A study by the consulting firm Deloitte found that while jobs are available, students are not graduating with the skills needed. The National Institute of Vocational Education (NIVE) in Dubai was founded in 2006 and offers one- or two-year courses that aim to provide graduates with practical skills and qualifications and to prepare them to go on into international higher education if they should decide to do so, writes Sara Hamdan of The New York Times.

Unemployment rates among Emiratis stand at about 12%, according to a report by the independent research group the International Council on Security and Development and a separate study by the National Commercial Bank in Saudi Arabia.

“While the UAE has built a strong perception as an educational hub, there remain some important work force supply and demand gaps in a number of industries including energy and healthcare,” said Emmanuel Durou, a consulting director at Deloitte Middle East. The hope is that vocational studies may help to fill those gaps.

In last two years, others vocational studies institutions have also opened there. The Abu Dhabi Center for Technical and Vocational Education and Training was established in 2010 by the Abu Dhabi Executive Council and will have opened nine schools by the end of this year. Four are now fully operational.

Still, “vocational and technical education certainly doesn’t have its fair share of the education market in the U.A.E. yet,” said Leila Hoteit, an education consultant at Booz & Company in the United Arab Emirates. In countries like Finland, 50% of the children who go into secondary schooling choose some form of vocational or technical option, she noted.

Two more technical high schools were opened in the emirate of Ajman in August. The Institute of Applied Technology at the Ajman Technical Complex has already admitted 250 eighth-grade students at two campuses — one for boys and one for girls — bringing the total number of technical high schools in the emirates to nine. Most vocational and technical courses, however, are at post-secondary level.

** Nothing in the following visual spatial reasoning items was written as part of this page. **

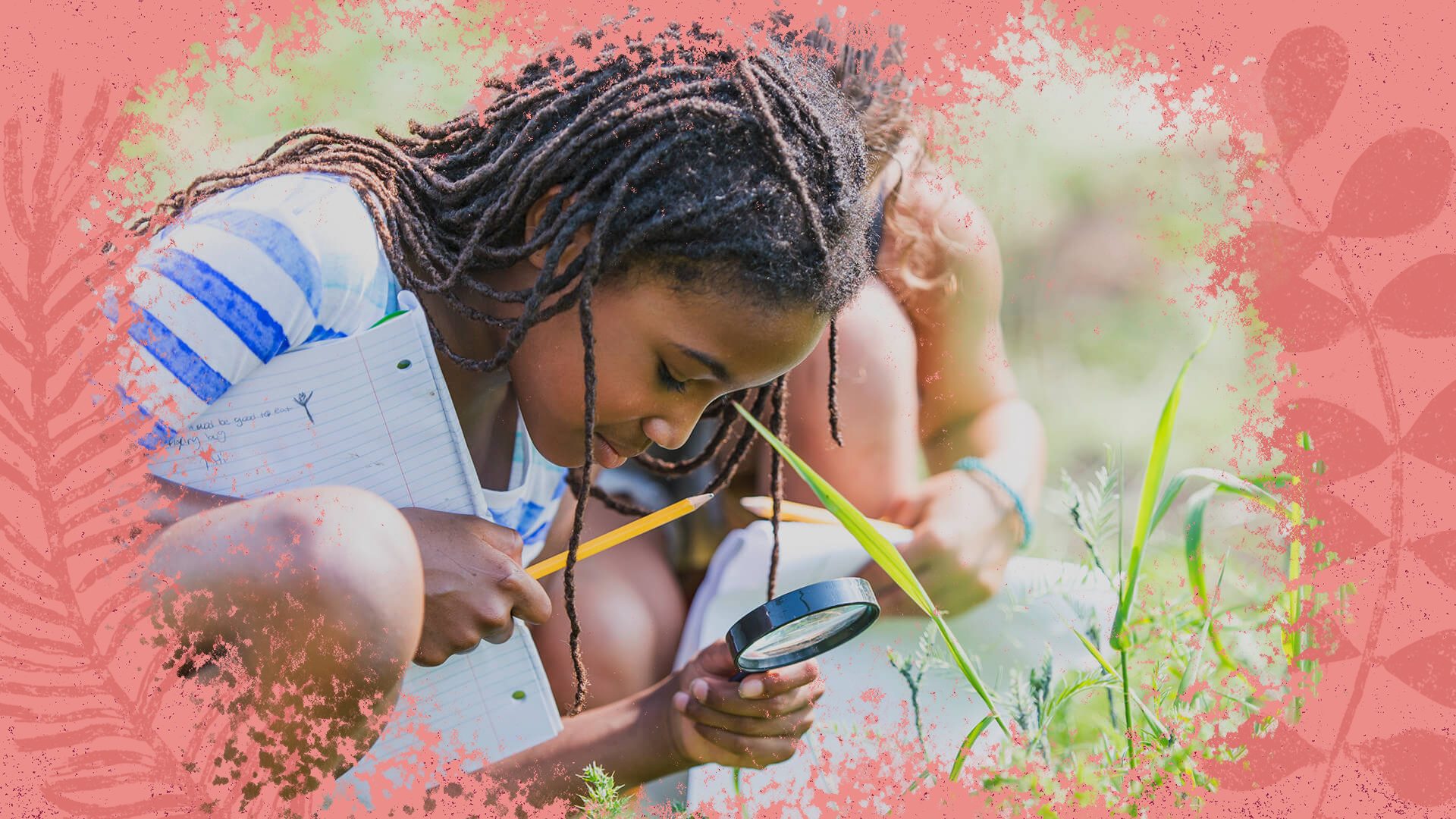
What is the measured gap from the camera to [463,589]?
43.2 inches

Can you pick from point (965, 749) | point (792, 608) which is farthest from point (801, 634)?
point (965, 749)

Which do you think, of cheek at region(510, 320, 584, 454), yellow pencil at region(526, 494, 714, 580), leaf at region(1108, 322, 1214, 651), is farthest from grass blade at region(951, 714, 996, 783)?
cheek at region(510, 320, 584, 454)

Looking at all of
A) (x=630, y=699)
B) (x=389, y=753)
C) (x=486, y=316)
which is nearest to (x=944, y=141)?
(x=486, y=316)

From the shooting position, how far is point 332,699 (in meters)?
0.95

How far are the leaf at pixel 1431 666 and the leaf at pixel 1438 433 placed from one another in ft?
0.53

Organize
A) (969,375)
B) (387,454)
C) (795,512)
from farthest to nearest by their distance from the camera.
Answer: (969,375) → (795,512) → (387,454)

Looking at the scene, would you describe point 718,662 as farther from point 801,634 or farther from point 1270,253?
point 1270,253

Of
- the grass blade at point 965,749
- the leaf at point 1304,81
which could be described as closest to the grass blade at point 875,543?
the grass blade at point 965,749

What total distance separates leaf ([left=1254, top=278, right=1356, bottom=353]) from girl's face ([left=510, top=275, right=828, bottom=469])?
19.7 inches

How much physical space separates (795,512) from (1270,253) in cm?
62

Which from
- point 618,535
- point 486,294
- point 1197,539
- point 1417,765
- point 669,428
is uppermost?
point 486,294

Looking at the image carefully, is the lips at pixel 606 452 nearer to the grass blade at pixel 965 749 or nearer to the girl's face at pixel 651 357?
the girl's face at pixel 651 357

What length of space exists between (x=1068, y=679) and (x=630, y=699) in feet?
1.66

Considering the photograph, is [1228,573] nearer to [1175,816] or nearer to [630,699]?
[1175,816]
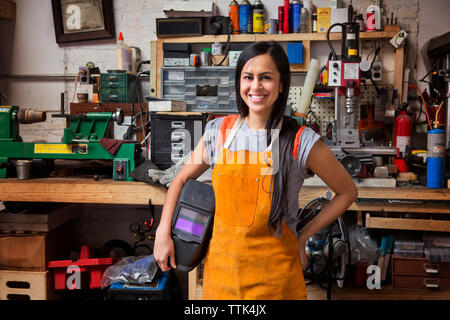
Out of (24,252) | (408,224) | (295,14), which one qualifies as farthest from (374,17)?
(24,252)

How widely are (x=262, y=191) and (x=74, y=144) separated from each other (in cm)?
152

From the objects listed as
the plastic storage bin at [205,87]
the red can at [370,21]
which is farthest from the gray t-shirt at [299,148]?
the red can at [370,21]

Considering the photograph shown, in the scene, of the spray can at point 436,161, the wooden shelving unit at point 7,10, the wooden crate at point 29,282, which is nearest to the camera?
the spray can at point 436,161

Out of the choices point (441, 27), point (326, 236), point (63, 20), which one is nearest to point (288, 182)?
point (326, 236)

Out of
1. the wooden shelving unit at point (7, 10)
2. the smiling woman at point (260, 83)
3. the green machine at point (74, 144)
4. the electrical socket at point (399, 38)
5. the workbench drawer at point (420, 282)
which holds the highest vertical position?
the wooden shelving unit at point (7, 10)

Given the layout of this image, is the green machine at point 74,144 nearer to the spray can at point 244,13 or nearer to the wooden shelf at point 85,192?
the wooden shelf at point 85,192

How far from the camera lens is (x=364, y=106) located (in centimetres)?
283

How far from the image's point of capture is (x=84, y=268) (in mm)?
2520

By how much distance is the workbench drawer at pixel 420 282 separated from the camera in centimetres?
212

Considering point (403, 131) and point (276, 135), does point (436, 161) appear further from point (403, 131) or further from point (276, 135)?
point (276, 135)

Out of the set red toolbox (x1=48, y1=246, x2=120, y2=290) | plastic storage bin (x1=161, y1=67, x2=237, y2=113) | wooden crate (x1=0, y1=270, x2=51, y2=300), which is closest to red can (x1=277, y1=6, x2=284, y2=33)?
plastic storage bin (x1=161, y1=67, x2=237, y2=113)

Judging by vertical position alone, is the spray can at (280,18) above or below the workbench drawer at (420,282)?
above

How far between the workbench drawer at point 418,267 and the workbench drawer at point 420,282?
0.07 ft

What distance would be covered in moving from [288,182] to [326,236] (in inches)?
36.4
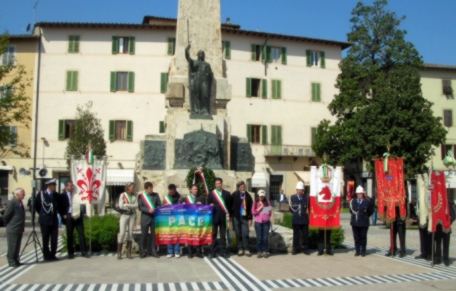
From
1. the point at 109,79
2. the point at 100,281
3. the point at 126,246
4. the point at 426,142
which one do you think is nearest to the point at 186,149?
the point at 126,246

The Higher Colleges of Technology, founded in the emirates 25 years ago, now educate about 20,000 students on 17 campuses. A move in recent years to raise admission standards resulted in a sharp drop in new entries, to just over 4,200 last year from about 8,000 in 2010, according to a report this year by the Oxford Consulting Group. For this year, the number of admissions rose slightly, to 5,479.

“For those who have dropped out of school, one has to ask why,” said Naji Almahdi, director of NIVE. “Our current education system does not yield itself to the individual, which is why vocational study is important: it gives students more choices and therefore, greater chances of success.”

The National Qualifications Authority was established in 2010 as a federal body to set guidelines for national academic standards across all levels of education in the emirates.